Anna’s self-inflicted starvation creates a stark contrast with Ireland’s recent mass starvation where people see eating as a luxury that could be robbed from them at any moment. Her behavior is viewed as unreasonable, yet once her reasoning is explained watchers pity her, seeing that she is a victim of her own extreme religious beliefs. 

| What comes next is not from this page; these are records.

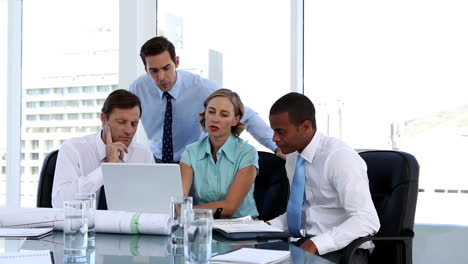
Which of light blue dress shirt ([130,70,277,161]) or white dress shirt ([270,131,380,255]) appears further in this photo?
light blue dress shirt ([130,70,277,161])

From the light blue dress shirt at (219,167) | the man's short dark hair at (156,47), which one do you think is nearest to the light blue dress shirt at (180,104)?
the man's short dark hair at (156,47)

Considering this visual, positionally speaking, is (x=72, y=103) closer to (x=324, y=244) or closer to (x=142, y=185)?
(x=142, y=185)

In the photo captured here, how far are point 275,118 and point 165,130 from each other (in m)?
1.23

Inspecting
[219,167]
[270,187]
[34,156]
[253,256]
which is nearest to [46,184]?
[219,167]

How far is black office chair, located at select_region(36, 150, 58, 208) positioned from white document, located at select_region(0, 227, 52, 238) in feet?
2.57

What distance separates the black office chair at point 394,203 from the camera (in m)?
2.51

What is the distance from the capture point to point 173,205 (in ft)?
6.00

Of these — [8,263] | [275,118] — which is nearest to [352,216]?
[275,118]

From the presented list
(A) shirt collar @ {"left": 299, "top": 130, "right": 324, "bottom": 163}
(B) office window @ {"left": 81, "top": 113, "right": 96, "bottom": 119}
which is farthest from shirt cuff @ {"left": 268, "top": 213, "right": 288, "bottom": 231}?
(B) office window @ {"left": 81, "top": 113, "right": 96, "bottom": 119}

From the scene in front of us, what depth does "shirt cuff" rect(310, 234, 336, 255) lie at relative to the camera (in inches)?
91.4

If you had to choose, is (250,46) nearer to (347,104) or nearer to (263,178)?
(347,104)

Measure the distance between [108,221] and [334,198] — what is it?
0.97 metres

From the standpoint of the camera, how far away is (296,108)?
8.63 feet

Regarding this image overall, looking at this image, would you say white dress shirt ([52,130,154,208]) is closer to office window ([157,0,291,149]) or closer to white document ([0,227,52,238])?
white document ([0,227,52,238])
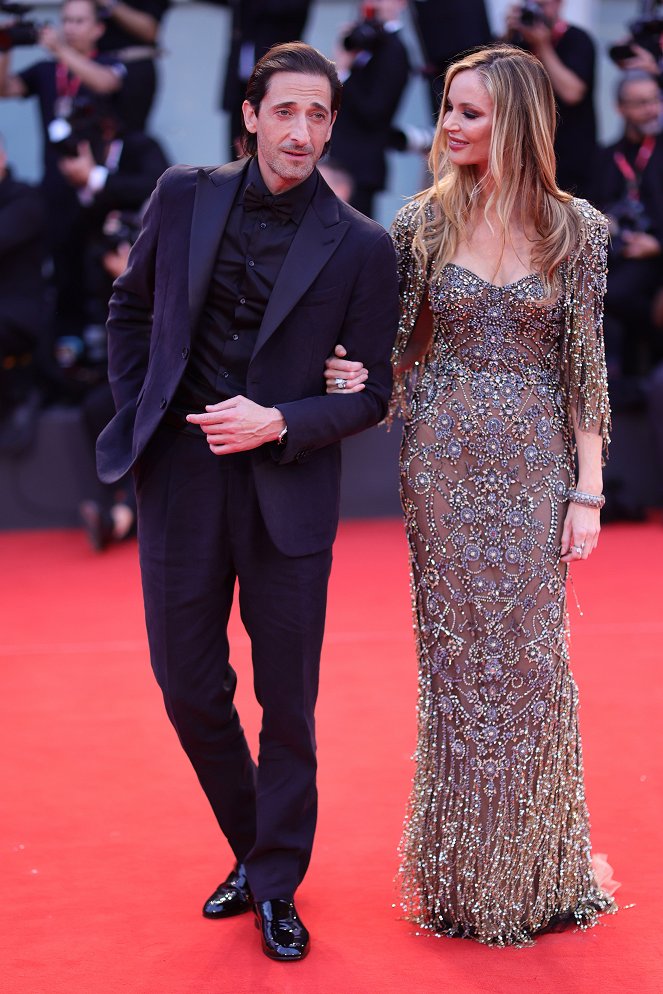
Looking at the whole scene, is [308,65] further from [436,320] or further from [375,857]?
[375,857]

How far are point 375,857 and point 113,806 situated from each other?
695 mm

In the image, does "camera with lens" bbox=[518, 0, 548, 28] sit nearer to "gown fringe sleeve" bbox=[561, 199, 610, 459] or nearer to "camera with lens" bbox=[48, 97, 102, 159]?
"camera with lens" bbox=[48, 97, 102, 159]

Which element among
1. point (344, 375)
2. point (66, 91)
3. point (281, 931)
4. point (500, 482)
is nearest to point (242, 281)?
point (344, 375)

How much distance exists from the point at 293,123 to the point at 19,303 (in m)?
4.26

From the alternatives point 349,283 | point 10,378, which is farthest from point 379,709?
point 10,378

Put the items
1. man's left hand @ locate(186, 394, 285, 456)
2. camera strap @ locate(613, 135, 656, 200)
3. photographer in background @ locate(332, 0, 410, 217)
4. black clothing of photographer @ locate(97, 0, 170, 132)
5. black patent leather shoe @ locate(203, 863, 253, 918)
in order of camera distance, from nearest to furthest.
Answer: man's left hand @ locate(186, 394, 285, 456), black patent leather shoe @ locate(203, 863, 253, 918), camera strap @ locate(613, 135, 656, 200), photographer in background @ locate(332, 0, 410, 217), black clothing of photographer @ locate(97, 0, 170, 132)

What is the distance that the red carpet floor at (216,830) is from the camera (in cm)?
258

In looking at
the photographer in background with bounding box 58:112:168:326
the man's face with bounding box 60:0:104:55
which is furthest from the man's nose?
the man's face with bounding box 60:0:104:55

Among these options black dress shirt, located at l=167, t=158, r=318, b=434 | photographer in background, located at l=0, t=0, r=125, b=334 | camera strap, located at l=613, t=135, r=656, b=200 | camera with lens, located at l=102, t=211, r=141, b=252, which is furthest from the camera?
photographer in background, located at l=0, t=0, r=125, b=334

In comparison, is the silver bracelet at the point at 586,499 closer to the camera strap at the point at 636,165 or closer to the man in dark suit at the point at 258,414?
the man in dark suit at the point at 258,414

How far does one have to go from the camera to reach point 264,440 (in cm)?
246

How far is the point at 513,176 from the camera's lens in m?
2.64

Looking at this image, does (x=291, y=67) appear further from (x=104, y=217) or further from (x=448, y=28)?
(x=448, y=28)

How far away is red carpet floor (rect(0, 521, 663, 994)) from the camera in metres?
2.58
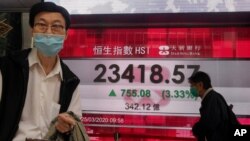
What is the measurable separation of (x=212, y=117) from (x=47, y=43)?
2459 millimetres

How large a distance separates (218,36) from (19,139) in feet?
9.85

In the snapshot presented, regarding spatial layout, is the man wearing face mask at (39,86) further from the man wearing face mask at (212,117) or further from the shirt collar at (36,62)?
the man wearing face mask at (212,117)

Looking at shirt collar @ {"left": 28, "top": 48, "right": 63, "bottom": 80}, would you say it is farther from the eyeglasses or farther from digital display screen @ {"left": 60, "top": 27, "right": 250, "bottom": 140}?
digital display screen @ {"left": 60, "top": 27, "right": 250, "bottom": 140}

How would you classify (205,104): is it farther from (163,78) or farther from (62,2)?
(62,2)

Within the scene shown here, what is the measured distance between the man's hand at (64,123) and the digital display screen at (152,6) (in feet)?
8.19

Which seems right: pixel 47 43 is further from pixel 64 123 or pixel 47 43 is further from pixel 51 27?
pixel 64 123

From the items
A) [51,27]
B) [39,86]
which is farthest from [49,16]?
[39,86]

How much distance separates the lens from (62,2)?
3.94 m

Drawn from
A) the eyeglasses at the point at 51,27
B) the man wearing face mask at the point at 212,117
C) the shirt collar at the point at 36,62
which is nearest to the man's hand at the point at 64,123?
the shirt collar at the point at 36,62

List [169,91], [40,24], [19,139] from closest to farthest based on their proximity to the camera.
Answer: [19,139] → [40,24] → [169,91]

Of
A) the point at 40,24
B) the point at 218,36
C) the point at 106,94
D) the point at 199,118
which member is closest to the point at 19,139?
the point at 40,24

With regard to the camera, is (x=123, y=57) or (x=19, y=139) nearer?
(x=19, y=139)

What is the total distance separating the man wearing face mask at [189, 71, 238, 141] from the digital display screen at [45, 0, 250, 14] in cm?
81

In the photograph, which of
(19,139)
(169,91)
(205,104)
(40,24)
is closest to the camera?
(19,139)
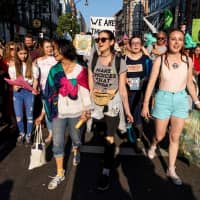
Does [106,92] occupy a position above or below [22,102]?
above

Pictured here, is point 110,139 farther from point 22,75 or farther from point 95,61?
point 22,75

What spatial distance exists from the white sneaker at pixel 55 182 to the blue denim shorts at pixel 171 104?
1.55m

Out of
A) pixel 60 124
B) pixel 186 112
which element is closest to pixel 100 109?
pixel 60 124

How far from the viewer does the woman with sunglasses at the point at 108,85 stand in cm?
367

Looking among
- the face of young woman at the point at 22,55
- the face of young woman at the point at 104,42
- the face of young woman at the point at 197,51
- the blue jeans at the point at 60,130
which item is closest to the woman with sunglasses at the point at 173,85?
the face of young woman at the point at 104,42

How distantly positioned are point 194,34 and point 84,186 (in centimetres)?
714

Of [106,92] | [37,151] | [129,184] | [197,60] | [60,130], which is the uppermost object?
[197,60]

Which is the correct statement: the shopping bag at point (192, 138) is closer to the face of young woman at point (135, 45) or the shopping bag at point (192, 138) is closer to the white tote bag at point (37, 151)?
the face of young woman at point (135, 45)

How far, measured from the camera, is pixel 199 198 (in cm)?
354

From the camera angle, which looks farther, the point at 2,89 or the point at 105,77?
the point at 2,89

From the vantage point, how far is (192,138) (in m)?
4.26

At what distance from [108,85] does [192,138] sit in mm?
1549

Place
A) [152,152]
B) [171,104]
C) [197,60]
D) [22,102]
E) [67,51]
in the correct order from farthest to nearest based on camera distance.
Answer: [197,60], [22,102], [152,152], [171,104], [67,51]

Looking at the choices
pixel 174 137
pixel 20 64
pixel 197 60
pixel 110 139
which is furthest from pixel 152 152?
pixel 197 60
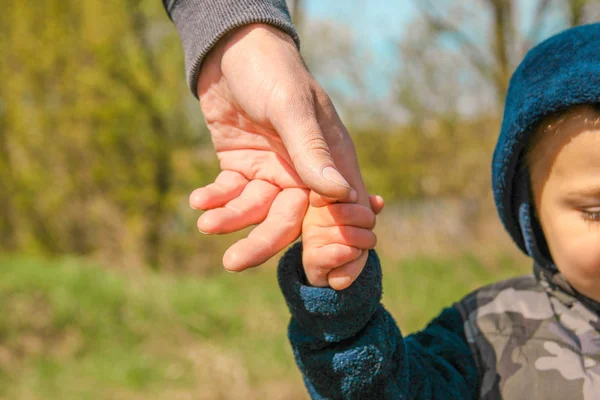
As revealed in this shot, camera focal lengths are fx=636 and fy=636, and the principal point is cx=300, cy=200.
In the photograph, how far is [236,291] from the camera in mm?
5727

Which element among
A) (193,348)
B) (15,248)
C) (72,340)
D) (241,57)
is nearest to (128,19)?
(15,248)

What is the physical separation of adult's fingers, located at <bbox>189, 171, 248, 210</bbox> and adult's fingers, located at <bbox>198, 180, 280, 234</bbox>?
0.02 meters

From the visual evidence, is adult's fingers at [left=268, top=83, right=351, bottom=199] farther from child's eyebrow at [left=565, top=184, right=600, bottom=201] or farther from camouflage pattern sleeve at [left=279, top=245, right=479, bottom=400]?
child's eyebrow at [left=565, top=184, right=600, bottom=201]

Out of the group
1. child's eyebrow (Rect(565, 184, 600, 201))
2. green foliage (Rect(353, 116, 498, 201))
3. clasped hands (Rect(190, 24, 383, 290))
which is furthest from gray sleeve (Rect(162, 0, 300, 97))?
green foliage (Rect(353, 116, 498, 201))

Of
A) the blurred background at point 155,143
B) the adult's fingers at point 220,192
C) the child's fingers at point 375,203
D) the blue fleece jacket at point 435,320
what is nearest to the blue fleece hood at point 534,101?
the blue fleece jacket at point 435,320

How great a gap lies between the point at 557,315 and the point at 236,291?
446cm

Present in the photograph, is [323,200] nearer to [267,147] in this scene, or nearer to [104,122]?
[267,147]

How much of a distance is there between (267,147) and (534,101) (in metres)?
0.59

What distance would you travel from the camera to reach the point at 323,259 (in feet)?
3.55

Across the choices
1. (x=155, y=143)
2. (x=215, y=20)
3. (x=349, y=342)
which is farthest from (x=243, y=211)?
(x=155, y=143)

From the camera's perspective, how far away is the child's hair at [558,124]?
1298 millimetres

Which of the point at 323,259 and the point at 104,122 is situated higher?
the point at 104,122

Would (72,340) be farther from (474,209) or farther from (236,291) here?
(474,209)

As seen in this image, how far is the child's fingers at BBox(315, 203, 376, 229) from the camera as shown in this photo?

“The Wonder” is realistic fiction, with Donahuge’s characters being based on real people. Sarah Jacob and Mollie Fancher, the Welsh Fasting Girl and the Brooklyn Enigma, are both known as the most famous “fasting girls” to ever exist. 

When Molly J. Fancher was nineteen years old, reports were made that she had abstained from eating for seven weeks straight. People weren’t sure if it was for a diet or if it was really a “supernatural” miracle.  In 1865 she suffered in a tragic accident upon exiting a trolley, getting stuck and being dragged across the pavement for over a block. She sustained severe spinal injuries and was confined to her bed for the rest of her life due to limb paralysis. Though proceeded to lose her sight and her hearing, she claimed she could see with her hands behind her back with her “third eye.”

Mollie Fancher puzzled the public. Photo found in 1934 story “The Brooklyn Enigma” New Yorker.

During the Victorian era, there was a push for the secularization, of church and politics. This left a space for increased interest in the supernatural, contributing to the public’s obsession with the Fancher story. The majority of tourists had a huge interest in her claimed “supernatural” powers, even PT Barnum was rumored to have offered her a “golden bed of dove feathers” to join his circus, yet her fasting is what really caught the attention of doctors William Hammond and George Beard. Both wrote her off as fraudulent, unbelieving in her prolonged fast. Hammond even added that it was the public’s willingness to feed into her theatrics that allowed her to get away with blatant fraud. Fancher died in 1916, without any explanation of how she may have pulled off a medical miracle.

The second fasting girl that inspired “The Wonder” of Anna O’Donnel was Sarah Jacob, the Welsh fasting girl. Her parents published her tale publicly to draw attention and visitors to their home. They flaunted their miracle daughter in the local paper the “Welshman,” in the February 19, 1869 issue, explaining how she had not eaten in sixteen weeks, living, on no sustenance besides a few drops of water. 

The public interest demanded answers, many believing she was deceitful and secretly eating at night. They called it a watch. Four nurses from Guy’s Hospital in London were called to watch the girl for fourteen days. Within a week she had an “altered appearance,” and showed obvious signs of starvation. Jacob died on December 17, 1869. 

The Original Article was posted about Sarah Jacob the Welsh Fasting Girl in the Welshman in 1869.

Emma Donoghue based her character Anna O’Donnel heavily on Sarah Jacob, yet gave her a second chance at life, and an opportunity to be reborn.  Anna wanted to die, but she had made her peace with it, while Lib’s priority was her health. In refusing to let the girl die, she suggested that Anna be reborn as Nan, a new little girl with no trauma. Nan lived with Lib and Thomas in Australia. The last scene is her eating, willingly, at a communal table with her new supportive family, it’s the beginning of her new happy and healthy life. 

Despite not being the main focus of the story, anorexia plays a huge part in the character’s journey. Due to lack of food Anna’s body severely struggles with starvation, to the verge of death. If you are struggling with eating disorders, this movie might be triggering and difficult to watch, so enjoy it with caution.